Quellenauszug
AfD-Hochburg Wiesbaden

"16 Prozent ist nen Haufen Zeug"

Plakat der AfD im hessischen Kommunalwahlkampf
Mit schlichten Parolen wie "Realisten wählen AfD" hat die Partei in Hessen auf Kommunalebene großen Erfolg erzielt. © dpa / picture alliance / Alexander Heinl
Von Ludger Fittkau |
In Wiesbaden hat die AfD bei der Kommunalwahl einen Wähleranteil von 16 Prozent. Dabei ist die Kurstadt idyllisch und reich. Unser Korrespondent Ludger Fittkau begibt sich auf eine Spurensuche: Wo kommen diese 16 Prozent her? Sind das Angstbürger im Wohlstand?
Am Rande des Kurparks in Wiesbaden, vor dem monumentalen Staatstheater. Über dem prächtigen Eingang ist der Satz in Stein gemeißelt:
Der Menschheit Würde ist in Eure Hand gegeben, bewahret sie!
Ein gut gekleideter Diplomkaufmann mittleren Alters bekennt sich vor dem Theaterportal freimütig dazu, AfD gewählt zu haben:
"Ich habe sie gewählt. Die Arschlöcher in Bonn –äh – in Berlin, das kann man vergessen. Was da im Moment läuft mit Frau Merkel. Ich habe sie als Protestwähler gewählt. Das hat hier in Wiesbaden nichts zu suchen, in Wiesbaden gibt es auch nicht das Riesenproblem, aber die müssen aufwachen. Deswegen habe ich die gewählt. Ich habe früher CDU und FDP gewählt. Und ich meine, alle meine Freunde haben das gleiche getan. Sind alles Unternehmer, Selbstständige. Ich bin auch selbstständig. Wir haben die Schnauze voll, es reicht."
Da ist sie doch, die Wut, die in Wiesbaden normalerweise nicht so sichtbar wird wie bei einer Pegida-Demo in Dresden. Die Wut des wohlsituierten Angehörigen der Mittelschicht in der prächtigen Kurstadt, die auf den ersten Blick wenig Sorgen zu haben scheint. Doch hier leben Menschen, die etwas zu verlieren haben. Die offenbar Ängste haben, dass die Flüchtlingsfrage ihre Welt durcheinanderwirbelt – eine Welt, die äußerlich so wohlgeordnet und ruhig wirkt wie eine alte Bäderstadt zu wirken hat. Doch auch diejenigen, die hier nicht AfD gewählt haben, wissen etwas über die Ängste zu berichten, die hier offenbar hinten den mondänen Jugendstilfassaden wachsen:
"Leute, die Angst haben um ihren Besitz. Das ist relativ offensichtlich und vielleicht auch nicht alle mit dem humanistischen Weltbild übereinstimmen. Grauenhaft, schrecklich."

Gegebene Zeilen
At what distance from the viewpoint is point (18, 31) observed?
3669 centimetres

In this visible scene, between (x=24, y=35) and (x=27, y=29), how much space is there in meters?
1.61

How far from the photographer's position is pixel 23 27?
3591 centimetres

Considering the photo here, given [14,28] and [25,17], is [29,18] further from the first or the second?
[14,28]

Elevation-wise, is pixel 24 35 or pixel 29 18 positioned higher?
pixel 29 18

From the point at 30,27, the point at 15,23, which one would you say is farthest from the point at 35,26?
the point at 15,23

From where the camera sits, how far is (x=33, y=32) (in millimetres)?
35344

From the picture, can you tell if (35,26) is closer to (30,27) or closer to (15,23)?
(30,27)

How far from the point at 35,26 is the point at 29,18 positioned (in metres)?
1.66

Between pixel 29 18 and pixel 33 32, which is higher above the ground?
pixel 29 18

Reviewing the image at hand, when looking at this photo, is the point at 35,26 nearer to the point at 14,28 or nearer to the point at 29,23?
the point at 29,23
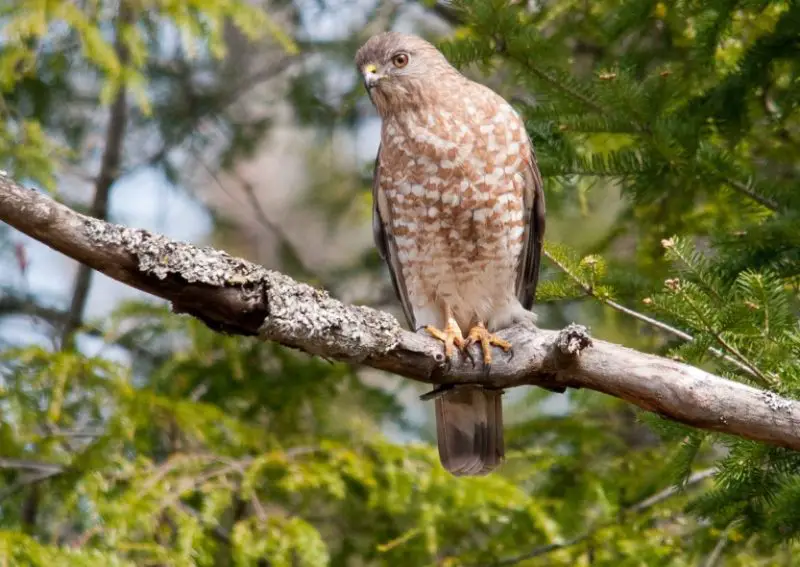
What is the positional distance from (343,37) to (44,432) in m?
2.93

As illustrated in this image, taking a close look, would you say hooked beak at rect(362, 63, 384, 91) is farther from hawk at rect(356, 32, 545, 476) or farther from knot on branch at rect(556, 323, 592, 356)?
knot on branch at rect(556, 323, 592, 356)

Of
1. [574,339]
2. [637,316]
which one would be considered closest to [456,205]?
[637,316]

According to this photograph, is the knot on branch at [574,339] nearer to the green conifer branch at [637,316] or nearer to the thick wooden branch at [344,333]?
the thick wooden branch at [344,333]

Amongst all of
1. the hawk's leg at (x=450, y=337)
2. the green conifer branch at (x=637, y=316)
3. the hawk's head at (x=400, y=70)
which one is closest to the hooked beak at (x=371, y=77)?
the hawk's head at (x=400, y=70)

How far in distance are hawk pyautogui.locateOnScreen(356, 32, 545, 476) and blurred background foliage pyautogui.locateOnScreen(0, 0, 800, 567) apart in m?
0.22

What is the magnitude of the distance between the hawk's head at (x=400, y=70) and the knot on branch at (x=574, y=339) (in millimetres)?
1802

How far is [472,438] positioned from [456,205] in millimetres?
961

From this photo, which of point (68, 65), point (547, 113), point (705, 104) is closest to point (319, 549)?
point (547, 113)

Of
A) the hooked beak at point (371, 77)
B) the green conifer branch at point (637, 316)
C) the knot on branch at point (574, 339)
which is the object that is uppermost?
the hooked beak at point (371, 77)

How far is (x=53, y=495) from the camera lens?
5059mm

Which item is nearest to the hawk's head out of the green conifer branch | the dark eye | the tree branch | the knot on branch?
the dark eye

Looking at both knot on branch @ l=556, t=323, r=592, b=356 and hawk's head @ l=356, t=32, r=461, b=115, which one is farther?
hawk's head @ l=356, t=32, r=461, b=115

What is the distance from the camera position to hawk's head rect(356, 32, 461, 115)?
183 inches

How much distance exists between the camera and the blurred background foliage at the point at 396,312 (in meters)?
3.59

Aufgaben
1. Beantworte zum Bericht über die AfD in Wiesbaden:
(a) Welchen Wähleranteil erreichte die AfD in Wiesbaden bei der Kommunalwahl?
(b) Welcher Satz ist über dem Eingang des Staatstheaters in Stein gemeißelt?
(c) Welche Parteien hat der Diplomkaufmann vor dem Theaterportal früher gewählt?
2. Gib aus dem Bericht über die AfD in Wiesbaden den Abschnitt von „AfD-Hochburg Wiesbaden“ bis „Angstbürger im Wohlstand?“ wörtlich wieder.

Lösungen
1.
(a) 16 Prozent
(b) „Der Menschheit Würde ist in Eure Hand gegeben, bewahret sie!“
(c) CDU und FDP

2.
AfD-Hochburg Wiesbaden

"16 Prozent ist nen Haufen Zeug"

Plakat der AfD im hessischen Kommunalwahlkampf
Mit schlichten Parolen wie "Realisten wählen AfD" hat die Partei in Hessen auf Kommunalebene großen Erfolg erzielt. © dpa / picture alliance / Alexander Heinl
Von Ludger Fittkau |
In Wiesbaden hat die AfD bei der Kommunalwahl einen Wähleranteil von 16 Prozent. Dabei ist die Kurstadt idyllisch und reich. Unser Korrespondent Ludger Fittkau begibt sich auf eine Spurensuche: Wo kommen diese 16 Prozent her? Sind das Angstbürger im Wohlstand?